Re: [RFC PATCH v2 0/1] lightnvm: move bad block and chunk state logic to core

Matias Bjørling <mb@xxxxxxxxxxx> · Fri, 17 Aug 2018 10:21:19 +0200

On 08/16/2018 05:53 PM, Javier Gonzalez wrote:
On 16 Aug 2018, at 13.34, Matias Bjørling <mb@xxxxxxxxxxx> wrote:

This patch moves the 1.2 and 2.0 block/chunk metadata retrieval to
core.

Hi Javier, I did not end up using your patch. I had misunderstood what
was implemented. Instead I implemented the detection of the each chunk by
first sensing the first page, then the last page, and if the chunk
is sensed as open, a per page scan will be executed to update the write
pointer appropriately.

I see why you want to do it this way for maintaining the chunk
abstraction, but this is potentially very inefficient as blocks not used
by any target will be recovered unnecessarily. 

True. It will up to the target to not ask for more metadata than 
necessary (similarly for 2.0)

Note that in 1.2, it is
expected that targets will need to recover the write pointer themselves.
What is more, in the normal path, this will be part of the metadata
being stored so no wp recovery is needed.
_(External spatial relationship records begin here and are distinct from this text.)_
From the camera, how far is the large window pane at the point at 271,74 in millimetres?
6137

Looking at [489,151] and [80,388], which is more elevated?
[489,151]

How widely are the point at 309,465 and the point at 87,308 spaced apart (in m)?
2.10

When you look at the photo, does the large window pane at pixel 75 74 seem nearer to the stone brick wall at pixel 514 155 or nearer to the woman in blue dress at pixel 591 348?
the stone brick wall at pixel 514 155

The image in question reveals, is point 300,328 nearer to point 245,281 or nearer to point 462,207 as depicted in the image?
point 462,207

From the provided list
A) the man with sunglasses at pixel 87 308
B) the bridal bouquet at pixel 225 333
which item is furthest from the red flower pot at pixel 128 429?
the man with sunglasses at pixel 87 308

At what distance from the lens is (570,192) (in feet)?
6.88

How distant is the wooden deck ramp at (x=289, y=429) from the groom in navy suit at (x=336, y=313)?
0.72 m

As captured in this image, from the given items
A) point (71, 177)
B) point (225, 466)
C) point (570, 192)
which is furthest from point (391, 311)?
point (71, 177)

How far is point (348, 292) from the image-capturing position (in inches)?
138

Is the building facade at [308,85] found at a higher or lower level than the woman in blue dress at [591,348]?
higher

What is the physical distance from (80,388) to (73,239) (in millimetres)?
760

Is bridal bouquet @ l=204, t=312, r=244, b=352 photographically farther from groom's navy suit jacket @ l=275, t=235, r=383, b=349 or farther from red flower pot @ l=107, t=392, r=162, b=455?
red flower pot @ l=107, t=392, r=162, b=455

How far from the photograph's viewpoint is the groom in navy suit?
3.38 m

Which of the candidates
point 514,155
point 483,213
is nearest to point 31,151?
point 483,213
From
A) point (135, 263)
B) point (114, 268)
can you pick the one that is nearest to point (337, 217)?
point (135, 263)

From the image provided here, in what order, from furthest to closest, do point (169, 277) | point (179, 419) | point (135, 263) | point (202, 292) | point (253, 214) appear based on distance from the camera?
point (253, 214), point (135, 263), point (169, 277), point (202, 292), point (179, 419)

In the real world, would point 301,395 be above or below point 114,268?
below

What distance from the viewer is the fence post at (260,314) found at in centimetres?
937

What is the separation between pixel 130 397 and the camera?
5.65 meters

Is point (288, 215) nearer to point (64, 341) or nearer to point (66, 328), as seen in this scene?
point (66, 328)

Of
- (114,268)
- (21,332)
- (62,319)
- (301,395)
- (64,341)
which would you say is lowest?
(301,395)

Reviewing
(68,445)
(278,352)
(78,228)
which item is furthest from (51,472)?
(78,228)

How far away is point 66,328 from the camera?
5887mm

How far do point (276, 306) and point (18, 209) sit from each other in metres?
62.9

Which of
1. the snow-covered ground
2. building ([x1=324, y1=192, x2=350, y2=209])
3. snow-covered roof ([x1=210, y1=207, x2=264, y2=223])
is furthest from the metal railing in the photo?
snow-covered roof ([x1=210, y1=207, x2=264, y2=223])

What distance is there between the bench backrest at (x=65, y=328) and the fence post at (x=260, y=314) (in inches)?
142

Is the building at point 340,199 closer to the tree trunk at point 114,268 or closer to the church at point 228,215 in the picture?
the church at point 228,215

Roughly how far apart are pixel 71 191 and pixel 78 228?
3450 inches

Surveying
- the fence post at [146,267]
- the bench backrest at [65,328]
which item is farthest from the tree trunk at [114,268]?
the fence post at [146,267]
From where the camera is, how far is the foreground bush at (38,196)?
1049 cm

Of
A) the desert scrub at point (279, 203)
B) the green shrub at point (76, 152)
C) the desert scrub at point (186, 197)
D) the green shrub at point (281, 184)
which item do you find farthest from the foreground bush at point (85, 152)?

Still, this approach forces
recovery on each 1.2 instance creation (also on factory reset). In this
context, you are right, the patch I proposed only addresses the double
erase issue, which was the original motivator, and left the actual
pointer recovery to the normal pblk recovery process.

Besides this, in order to consider this as a real possibility, we need
to measure the impact on startup time. For this, could you implement
nvm_bb_scan_chunk() and nvm_bb_chunk_sense() more efficiently by
recovering (i) asynchronously and (ii) concurrently across luns so that
we can establish the recovery cost more fairly? We can look at a
specific penalty ranges afterwards.

Honestly, 1.2 is deprecated. I don't care about the performance, I care 
about being easy to maintain, so it doesn't borg me down in the future.

Back of the envelope calculation for a 64 die SSD with 1024 blocks per 
die, and 60us read time, will take 4 seconds to scan if all chunks are 
free, a worst case something like ~10 seconds. -> Not a problem for me.

Also, the recovery scheme in pblk will change significantly by doing
this, so I assume you will send a followup patchset reimplementing
recovery for the 1.2 path? 

The 1.2 path shouldn't be necessary after this. That is the idea of this 
work. Obviously, the set bad block interface will have to preserved and 
called.